There's not enough time for research to see whether a megaton of prevention will work an ounce of cure. Instead of an arms race, we need a ``race to save the Planet,'' which can replace the Cold War. The New Earth Order will transcend national sovereignty, but even that is not enough to stave off the environmental apocalypse.

``We must redraw the line between owner and community,'' said New York Times columnist Eric Freyfogle, lecturing to some Iowa farmers who are mired in 18th century ideology. ``Property is a malleable, evolving institution, something the community ought to regularly reshape to reflect its knowledge and needs.'' He tried to quiet the farmers' ``exaggerated fears'' by assuring them that some choices would still be open to them. They could still post a ``No Trespassing Sign'' to ``keep other humans at bay'' [except the ones telling them how to manage their crops]. He hopes they will soon ``join the dialogue'' because ``the land cannot wait much longer'' (Ariz Daily Star 1/10/92).
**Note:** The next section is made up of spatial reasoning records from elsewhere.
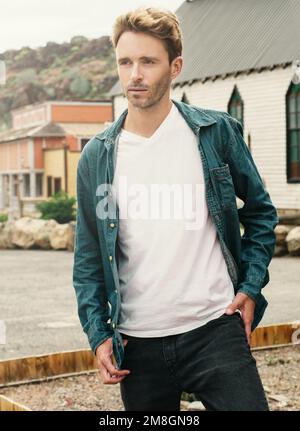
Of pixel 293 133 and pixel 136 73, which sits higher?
pixel 293 133

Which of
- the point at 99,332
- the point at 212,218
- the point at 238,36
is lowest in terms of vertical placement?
the point at 99,332

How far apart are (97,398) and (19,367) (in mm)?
845

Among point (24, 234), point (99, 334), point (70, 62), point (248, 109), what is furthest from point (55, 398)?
point (70, 62)

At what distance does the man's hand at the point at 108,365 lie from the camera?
3217 mm

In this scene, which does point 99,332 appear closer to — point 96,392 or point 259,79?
point 96,392

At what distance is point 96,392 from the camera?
22.2 ft

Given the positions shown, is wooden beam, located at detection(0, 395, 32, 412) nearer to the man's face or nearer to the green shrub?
the man's face

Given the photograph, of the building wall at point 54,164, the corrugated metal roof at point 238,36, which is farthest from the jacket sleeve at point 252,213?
the building wall at point 54,164

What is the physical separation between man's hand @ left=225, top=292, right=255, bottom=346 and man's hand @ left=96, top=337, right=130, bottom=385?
410 millimetres

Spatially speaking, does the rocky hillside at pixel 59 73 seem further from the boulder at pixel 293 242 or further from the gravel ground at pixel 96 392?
the gravel ground at pixel 96 392

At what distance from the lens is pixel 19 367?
715 cm

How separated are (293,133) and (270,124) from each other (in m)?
0.97

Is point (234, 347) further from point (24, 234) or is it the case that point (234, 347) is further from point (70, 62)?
point (70, 62)

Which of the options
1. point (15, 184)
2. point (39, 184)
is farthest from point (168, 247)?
point (15, 184)
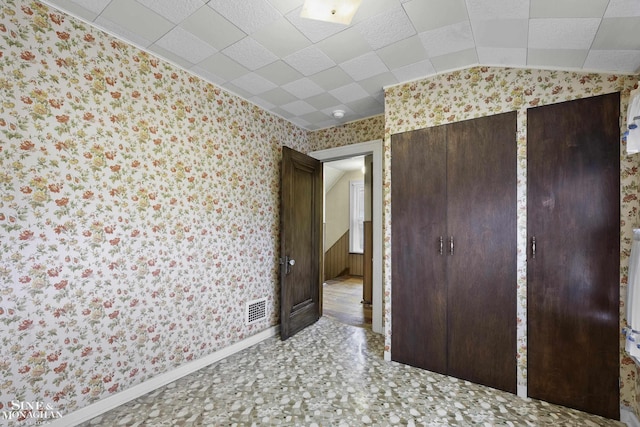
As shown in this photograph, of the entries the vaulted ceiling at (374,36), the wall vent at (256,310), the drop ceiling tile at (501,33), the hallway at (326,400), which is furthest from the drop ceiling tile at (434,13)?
the wall vent at (256,310)

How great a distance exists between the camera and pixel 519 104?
2.06m

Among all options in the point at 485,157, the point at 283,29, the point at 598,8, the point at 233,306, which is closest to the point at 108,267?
the point at 233,306

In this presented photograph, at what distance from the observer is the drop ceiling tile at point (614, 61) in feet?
5.40

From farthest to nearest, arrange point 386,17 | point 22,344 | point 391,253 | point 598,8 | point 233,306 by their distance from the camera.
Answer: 1. point 233,306
2. point 391,253
3. point 386,17
4. point 22,344
5. point 598,8

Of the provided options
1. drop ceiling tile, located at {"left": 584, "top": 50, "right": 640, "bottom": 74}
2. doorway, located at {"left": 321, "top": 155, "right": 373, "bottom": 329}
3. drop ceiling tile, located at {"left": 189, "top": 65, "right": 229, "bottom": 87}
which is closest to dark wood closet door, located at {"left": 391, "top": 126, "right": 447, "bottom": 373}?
drop ceiling tile, located at {"left": 584, "top": 50, "right": 640, "bottom": 74}

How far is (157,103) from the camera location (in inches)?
85.6

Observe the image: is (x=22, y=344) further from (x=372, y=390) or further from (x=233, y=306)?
(x=372, y=390)

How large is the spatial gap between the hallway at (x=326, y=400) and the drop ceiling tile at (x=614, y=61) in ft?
7.52

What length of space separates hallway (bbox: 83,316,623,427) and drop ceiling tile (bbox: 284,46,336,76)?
2600 mm

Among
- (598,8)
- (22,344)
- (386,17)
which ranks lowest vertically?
(22,344)

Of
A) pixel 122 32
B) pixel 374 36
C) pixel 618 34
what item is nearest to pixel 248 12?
pixel 374 36

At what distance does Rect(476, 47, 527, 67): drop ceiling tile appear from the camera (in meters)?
1.90

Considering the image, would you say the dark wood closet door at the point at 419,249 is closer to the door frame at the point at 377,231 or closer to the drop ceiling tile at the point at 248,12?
the door frame at the point at 377,231

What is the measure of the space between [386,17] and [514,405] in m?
2.78
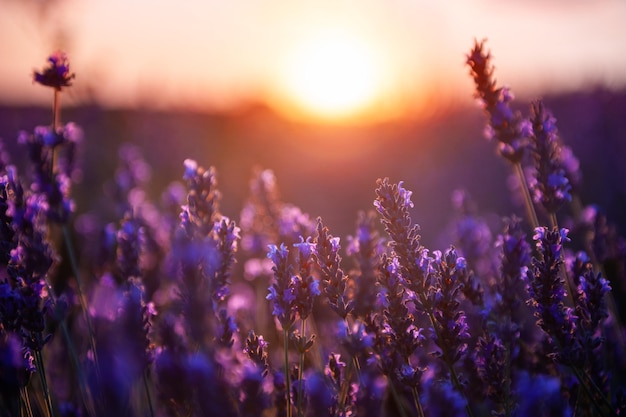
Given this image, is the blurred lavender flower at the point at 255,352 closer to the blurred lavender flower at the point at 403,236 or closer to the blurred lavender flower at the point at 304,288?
the blurred lavender flower at the point at 304,288

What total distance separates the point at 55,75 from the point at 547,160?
2155mm

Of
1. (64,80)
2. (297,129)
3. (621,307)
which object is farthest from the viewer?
(297,129)

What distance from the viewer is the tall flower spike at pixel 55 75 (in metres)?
2.72

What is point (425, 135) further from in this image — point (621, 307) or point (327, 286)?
point (327, 286)

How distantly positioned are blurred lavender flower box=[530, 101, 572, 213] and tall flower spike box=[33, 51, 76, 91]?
203 centimetres

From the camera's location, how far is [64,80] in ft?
9.01

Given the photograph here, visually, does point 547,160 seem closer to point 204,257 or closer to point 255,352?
point 255,352

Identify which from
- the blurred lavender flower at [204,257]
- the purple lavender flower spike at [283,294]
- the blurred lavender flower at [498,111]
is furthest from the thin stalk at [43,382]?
the blurred lavender flower at [498,111]

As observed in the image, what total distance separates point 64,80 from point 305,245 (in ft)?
4.86

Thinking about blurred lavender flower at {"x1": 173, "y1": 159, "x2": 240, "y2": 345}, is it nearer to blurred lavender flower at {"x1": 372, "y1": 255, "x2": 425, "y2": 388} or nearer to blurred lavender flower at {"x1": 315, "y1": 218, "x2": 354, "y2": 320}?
blurred lavender flower at {"x1": 315, "y1": 218, "x2": 354, "y2": 320}

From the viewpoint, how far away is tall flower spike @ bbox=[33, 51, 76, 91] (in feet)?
8.93

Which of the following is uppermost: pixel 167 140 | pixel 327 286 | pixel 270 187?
pixel 167 140

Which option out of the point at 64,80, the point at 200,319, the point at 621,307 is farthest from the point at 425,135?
the point at 200,319

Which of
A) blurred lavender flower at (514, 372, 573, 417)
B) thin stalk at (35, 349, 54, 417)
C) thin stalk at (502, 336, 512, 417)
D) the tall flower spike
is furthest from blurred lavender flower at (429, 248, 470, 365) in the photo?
the tall flower spike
Banning the (Population) Bomb

Previously, the environmentalist lobby was too fearful of the right-to-life movement to speak forthrightly. But last May, leaders of more than 100 environmental organizations joined leading population control advocates in calling for an urgent response to global overpopulation (Science 252:1247, 1991).

The ``carrying capacity'' of Planet Earth is being strained, in their view. The food supply is not the limiting factor, Paul Ehrlich's predictions of the Famines of 1974, 1985, and 2001 notwithstanding. Only Africa now suffers widespread famine, and only because of ``a network of social and political factors that could be corrected'' (Science 254:790, 1991). According to a Hudson Institute report, the globe could now feed another two billion people on good land diverted from crops by government policy in the US and Argentina, and another four billion if high-yield farming technologies were more widely adopted in the Third World (Wall St J 9/19/91).

The problem is, according to a National Academy of Science report on global warming, that population growth is the ``biggest single driver of atmospheric pollution.'' Increasing numbers and, more importantly, better living conditions, lead to increased energy consumption.

``The conspicuous doubling of the average lifespan of whole populations...over the past 100 years is linked to the progressively increasing energy flow through society over the same time....The recent rise of energy consumption by Homo sapiens to levels 10-20 times above the basic metabolic rate is glaringly beneficial to the species.'' Therefore, ``there will be no voluntary way back from a high-energy to a low-energy economy,'' according to Manfred Schidlowski of the Max Planck Institut für Chemie (Nature 9/26/91).

The ban-the-(atomic)-bomb movement accomplished the banning of strategic defense and the rejection of bomb shelters. Only because of this, nuclear weapons had (and have) the power to cause a near-apocalyptic destruction of our undefended industrialized society.

In the guise of averting another apocalypse (global warming, ozone destruction, acid rain, etc.) which, unlike nuclear weapons effects, is purely hypothetical the environmentalists could achieve the actual destruction of our industrialized society.

The Earth First! Wilderness System Preserve would ban man from 32% of the USA (except for ``indigenous peoples living a traditional pre-European-contact lifestyle''). Other regulations would ordain a similar lifestyle for the surviving remnant, and the final defeat of the Enemy which is us.